Copy the data exactly.

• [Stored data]
--------------------
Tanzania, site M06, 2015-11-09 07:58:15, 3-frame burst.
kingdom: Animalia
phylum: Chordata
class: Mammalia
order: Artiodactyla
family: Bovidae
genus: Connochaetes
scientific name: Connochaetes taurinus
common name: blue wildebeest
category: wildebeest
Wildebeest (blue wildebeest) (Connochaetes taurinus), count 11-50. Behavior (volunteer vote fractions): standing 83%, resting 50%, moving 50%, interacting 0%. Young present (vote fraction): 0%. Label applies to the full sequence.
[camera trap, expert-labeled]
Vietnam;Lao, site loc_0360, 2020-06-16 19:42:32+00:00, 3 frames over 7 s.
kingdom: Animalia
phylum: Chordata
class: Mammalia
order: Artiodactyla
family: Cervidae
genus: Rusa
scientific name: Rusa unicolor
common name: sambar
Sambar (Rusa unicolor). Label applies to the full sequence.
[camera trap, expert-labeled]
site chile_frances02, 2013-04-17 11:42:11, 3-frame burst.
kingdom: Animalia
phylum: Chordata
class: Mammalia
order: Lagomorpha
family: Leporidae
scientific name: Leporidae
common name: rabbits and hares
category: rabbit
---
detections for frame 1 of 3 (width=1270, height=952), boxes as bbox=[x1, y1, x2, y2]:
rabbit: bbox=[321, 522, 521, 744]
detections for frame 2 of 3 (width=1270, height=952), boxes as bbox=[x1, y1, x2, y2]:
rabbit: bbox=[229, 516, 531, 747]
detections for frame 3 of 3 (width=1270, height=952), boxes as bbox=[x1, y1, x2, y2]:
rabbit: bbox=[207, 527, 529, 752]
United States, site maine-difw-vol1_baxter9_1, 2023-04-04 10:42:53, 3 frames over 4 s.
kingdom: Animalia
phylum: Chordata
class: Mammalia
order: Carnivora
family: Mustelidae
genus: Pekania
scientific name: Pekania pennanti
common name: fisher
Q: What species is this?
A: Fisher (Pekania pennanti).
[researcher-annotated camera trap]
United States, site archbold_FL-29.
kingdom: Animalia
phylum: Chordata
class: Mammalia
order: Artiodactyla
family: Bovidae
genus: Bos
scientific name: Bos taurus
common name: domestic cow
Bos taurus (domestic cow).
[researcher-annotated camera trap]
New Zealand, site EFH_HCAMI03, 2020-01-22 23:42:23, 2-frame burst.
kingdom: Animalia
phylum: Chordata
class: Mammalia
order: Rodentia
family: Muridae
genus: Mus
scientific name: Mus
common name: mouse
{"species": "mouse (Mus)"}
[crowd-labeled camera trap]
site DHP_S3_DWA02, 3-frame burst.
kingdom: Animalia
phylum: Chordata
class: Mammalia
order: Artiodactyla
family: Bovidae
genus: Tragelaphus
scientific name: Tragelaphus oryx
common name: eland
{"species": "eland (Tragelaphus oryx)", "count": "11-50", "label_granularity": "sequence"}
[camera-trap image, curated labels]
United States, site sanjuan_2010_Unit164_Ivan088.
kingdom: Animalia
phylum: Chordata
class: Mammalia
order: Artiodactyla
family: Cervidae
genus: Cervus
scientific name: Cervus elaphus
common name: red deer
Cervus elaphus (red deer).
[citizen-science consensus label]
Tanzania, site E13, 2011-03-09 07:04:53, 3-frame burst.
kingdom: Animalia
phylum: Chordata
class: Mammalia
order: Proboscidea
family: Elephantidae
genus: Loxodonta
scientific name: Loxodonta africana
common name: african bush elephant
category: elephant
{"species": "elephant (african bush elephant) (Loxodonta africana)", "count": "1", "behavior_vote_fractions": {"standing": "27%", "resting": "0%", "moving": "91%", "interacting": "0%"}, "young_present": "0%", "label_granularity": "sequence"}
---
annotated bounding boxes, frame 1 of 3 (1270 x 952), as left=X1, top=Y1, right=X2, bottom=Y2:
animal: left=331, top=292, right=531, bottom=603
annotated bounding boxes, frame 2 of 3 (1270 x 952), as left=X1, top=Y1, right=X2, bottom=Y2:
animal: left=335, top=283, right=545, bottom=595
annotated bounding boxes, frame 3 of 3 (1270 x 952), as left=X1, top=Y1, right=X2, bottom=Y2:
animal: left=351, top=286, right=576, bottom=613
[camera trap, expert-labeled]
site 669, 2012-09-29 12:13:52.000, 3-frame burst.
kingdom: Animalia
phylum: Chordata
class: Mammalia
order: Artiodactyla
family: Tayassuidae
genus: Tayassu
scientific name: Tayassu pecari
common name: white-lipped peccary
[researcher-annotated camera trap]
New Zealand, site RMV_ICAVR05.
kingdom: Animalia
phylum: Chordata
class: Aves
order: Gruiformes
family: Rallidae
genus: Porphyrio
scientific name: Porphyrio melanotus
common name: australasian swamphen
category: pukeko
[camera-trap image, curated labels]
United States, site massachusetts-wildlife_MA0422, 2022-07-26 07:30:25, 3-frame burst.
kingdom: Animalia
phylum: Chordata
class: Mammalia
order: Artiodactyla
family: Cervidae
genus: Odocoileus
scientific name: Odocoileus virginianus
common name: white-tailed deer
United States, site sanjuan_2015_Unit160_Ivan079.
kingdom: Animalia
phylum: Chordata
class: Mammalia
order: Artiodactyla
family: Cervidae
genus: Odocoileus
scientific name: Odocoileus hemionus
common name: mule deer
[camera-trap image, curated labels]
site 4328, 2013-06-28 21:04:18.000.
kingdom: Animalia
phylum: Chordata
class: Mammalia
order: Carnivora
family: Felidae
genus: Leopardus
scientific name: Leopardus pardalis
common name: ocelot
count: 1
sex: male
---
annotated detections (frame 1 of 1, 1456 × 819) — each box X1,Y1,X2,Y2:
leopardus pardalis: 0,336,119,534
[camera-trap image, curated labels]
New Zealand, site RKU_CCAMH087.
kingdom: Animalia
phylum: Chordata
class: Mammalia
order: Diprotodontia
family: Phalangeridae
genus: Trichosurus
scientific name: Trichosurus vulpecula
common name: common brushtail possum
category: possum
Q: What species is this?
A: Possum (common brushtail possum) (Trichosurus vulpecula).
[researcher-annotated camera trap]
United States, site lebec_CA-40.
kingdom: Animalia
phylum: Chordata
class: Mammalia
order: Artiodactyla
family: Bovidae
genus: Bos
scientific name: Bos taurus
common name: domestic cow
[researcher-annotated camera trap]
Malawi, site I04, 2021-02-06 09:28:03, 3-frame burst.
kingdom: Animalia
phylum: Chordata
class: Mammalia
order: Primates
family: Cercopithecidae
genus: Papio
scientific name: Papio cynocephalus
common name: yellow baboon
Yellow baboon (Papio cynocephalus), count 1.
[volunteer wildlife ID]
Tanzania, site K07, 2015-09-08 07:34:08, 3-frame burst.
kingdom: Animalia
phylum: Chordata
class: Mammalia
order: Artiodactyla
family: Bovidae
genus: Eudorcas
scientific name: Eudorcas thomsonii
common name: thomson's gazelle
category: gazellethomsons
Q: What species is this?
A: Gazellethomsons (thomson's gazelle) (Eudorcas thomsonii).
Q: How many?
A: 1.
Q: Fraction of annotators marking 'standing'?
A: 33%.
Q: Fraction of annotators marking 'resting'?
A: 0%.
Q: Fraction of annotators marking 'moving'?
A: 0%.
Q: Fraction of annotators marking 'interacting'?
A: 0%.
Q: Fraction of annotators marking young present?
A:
--------------------
• [Expected answer]
Tanzania, site M06, 2015-11-09 07:58:15, 3-frame burst.
kingdom: Animalia
phylum: Chordata
class: Mammalia
order: Artiodactyla
family: Bovidae
genus: Connochaetes
scientific name: Connochaetes taurinus
common name: blue wildebeest
category: wildebeest
Wildebeest (blue wildebeest) (Connochaetes taurinus), count 11-50. Behavior (volunteer vote fractions): standing 83%, resting 50%, moving 50%, interacting 0%. Young present (vote fraction): 0%. Label applies to the full sequence.
[camera trap, expert-labeled]
Vietnam;Lao, site loc_0360, 2020-06-16 19:42:32+00:00, 3 frames over 7 s.
kingdom: Animalia
phylum: Chordata
class: Mammalia
order: Artiodactyla
family: Cervidae
genus: Rusa
scientific name: Rusa unicolor
common name: sambar
Sambar (Rusa unicolor). Label applies to the full sequence.
[camera trap, expert-labeled]
site chile_frances02, 2013-04-17 11:42:11, 3-frame burst.
kingdom: Animalia
phylum: Chordata
class: Mammalia
order: Lagomorpha
family: Leporidae
scientific name: Leporidae
common name: rabbits and hares
category: rabbit
---
detections for frame 1 of 3 (width=1270, height=952), boxes as bbox=[x1, y1, x2, y2]:
rabbit: bbox=[321, 522, 521, 744]
detections for frame 2 of 3 (width=1270, height=952), boxes as bbox=[x1, y1, x2, y2]:
rabbit: bbox=[229, 516, 531, 747]
detections for frame 3 of 3 (width=1270, height=952), boxes as bbox=[x1, y1, x2, y2]:
rabbit: bbox=[207, 527, 529, 752]
United States, site maine-difw-vol1_baxter9_1, 2023-04-04 10:42:53, 3 frames over 4 s.
kingdom: Animalia
phylum: Chordata
class: Mammalia
order: Carnivora
family: Mustelidae
genus: Pekania
scientific name: Pekania pennanti
common name: fisher
Q: What species is this?
A: Fisher (Pekania pennanti).
[researcher-annotated camera trap]
United States, site archbold_FL-29.
kingdom: Animalia
phylum: Chordata
class: Mammalia
order: Artiodactyla
family: Bovidae
genus: Bos
scientific name: Bos taurus
common name: domestic cow
Bos taurus (domestic cow).
[researcher-annotated camera trap]
New Zealand, site EFH_HCAMI03, 2020-01-22 23:42:23, 2-frame burst.
kingdom: Animalia
phylum: Chordata
class: Mammalia
order: Rodentia
family: Muridae
genus: Mus
scientific name: Mus
common name: mouse
{"species": "mouse (Mus)"}
[crowd-labeled camera trap]
site DHP_S3_DWA02, 3-frame burst.
kingdom: Animalia
phylum: Chordata
class: Mammalia
order: Artiodactyla
family: Bovidae
genus: Tragelaphus
scientific name: Tragelaphus oryx
common name: eland
{"species": "eland (Tragelaphus oryx)", "count": "11-50", "label_granularity": "sequence"}
[camera-trap image, curated labels]
United States, site sanjuan_2010_Unit164_Ivan088.
kingdom: Animalia
phylum: Chordata
class: Mammalia
order: Artiodactyla
family: Cervidae
genus: Cervus
scientific name: Cervus elaphus
common name: red deer
Cervus elaphus (red deer).
[citizen-science consensus label]
Tanzania, site E13, 2011-03-09 07:04:53, 3-frame burst.
kingdom: Animalia
phylum: Chordata
class: Mammalia
order: Proboscidea
family: Elephantidae
genus: Loxodonta
scientific name: Loxodonta africana
common name: african bush elephant
category: elephant
{"species": "elephant (african bush elephant) (Loxodonta africana)", "count": "1", "behavior_vote_fractions": {"standing": "27%", "resting": "0%", "moving": "91%", "interacting": "0%"}, "young_present": "0%", "label_granularity": "sequence"}
---
annotated bounding boxes, frame 1 of 3 (1270 x 952), as left=X1, top=Y1, right=X2, bottom=Y2:
animal: left=331, top=292, right=531, bottom=603
annotated bounding boxes, frame 2 of 3 (1270 x 952), as left=X1, top=Y1, right=X2, bottom=Y2:
animal: left=335, top=283, right=545, bottom=595
annotated bounding boxes, frame 3 of 3 (1270 x 952), as left=X1, top=Y1, right=X2, bottom=Y2:
animal: left=351, top=286, right=576, bottom=613
[camera trap, expert-labeled]
site 669, 2012-09-29 12:13:52.000, 3-frame burst.
kingdom: Animalia
phylum: Chordata
class: Mammalia
order: Artiodactyla
family: Tayassuidae
genus: Tayassu
scientific name: Tayassu pecari
common name: white-lipped peccary
[researcher-annotated camera trap]
New Zealand, site RMV_ICAVR05.
kingdom: Animalia
phylum: Chordata
class: Aves
order: Gruiformes
family: Rallidae
genus: Porphyrio
scientific name: Porphyrio melanotus
common name: australasian swamphen
category: pukeko
[camera-trap image, curated labels]
United States, site massachusetts-wildlife_MA0422, 2022-07-26 07:30:25, 3-frame burst.
kingdom: Animalia
phylum: Chordata
class: Mammalia
order: Artiodactyla
family: Cervidae
genus: Odocoileus
scientific name: Odocoileus virginianus
common name: white-tailed deer
United States, site sanjuan_2015_Unit160_Ivan079.
kingdom: Animalia
phylum: Chordata
class: Mammalia
order: Artiodactyla
family: Cervidae
genus: Odocoileus
scientific name: Odocoileus hemionus
common name: mule deer
[camera-trap image, curated labels]
site 4328, 2013-06-28 21:04:18.000.
kingdom: Animalia
phylum: Chordata
class: Mammalia
order: Carnivora
family: Felidae
genus: Leopardus
scientific name: Leopardus pardalis
common name: ocelot
count: 1
sex: male
---
annotated detections (frame 1 of 1, 1456 × 819) — each box X1,Y1,X2,Y2:
leopardus pardalis: 0,336,119,534
[camera-trap image, curated labels]
New Zealand, site RKU_CCAMH087.
kingdom: Animalia
phylum: Chordata
class: Mammalia
order: Diprotodontia
family: Phalangeridae
genus: Trichosurus
scientific name: Trichosurus vulpecula
common name: common brushtail possum
category: possum
Q: What species is this?
A: Possum (common brushtail possum) (Trichosurus vulpecula).
[researcher-annotated camera trap]
United States, site lebec_CA-40.
kingdom: Animalia
phylum: Chordata
class: Mammalia
order: Artiodactyla
family: Bovidae
genus: Bos
scientific name: Bos taurus
common name: domestic cow
[researcher-annotated camera trap]
Malawi, site I04, 2021-02-06 09:28:03, 3-frame burst.
kingdom: Animalia
phylum: Chordata
class: Mammalia
order: Primates
family: Cercopithecidae
genus: Papio
scientific name: Papio cynocephalus
common name: yellow baboon
Yellow baboon (Papio cynocephalus), count 1.
[volunteer wildlife ID]
Tanzania, site K07, 2015-09-08 07:34:08, 3-frame burst.
kingdom: Animalia
phylum: Chordata
class: Mammalia
order: Artiodactyla
family: Bovidae
genus: Eudorcas
scientific name: Eudorcas thomsonii
common name: thomson's gazelle
category: gazellethomsons
Q: What species is this?
A: Gazellethomsons (thomson's gazelle) (Eudorcas thomsonii).
Q: How many?
A: 1.
Q: Fraction of annotators marking 'standing'?
A: 33%.
Q: Fraction of annotators marking 'resting'?
A: 0%.
Q: Fraction of annotators marking 'moving'?
A: 0%.
Q: Fraction of annotators marking 'interacting'?
A: 0%.
Q: Fraction of annotators marking young present?
A:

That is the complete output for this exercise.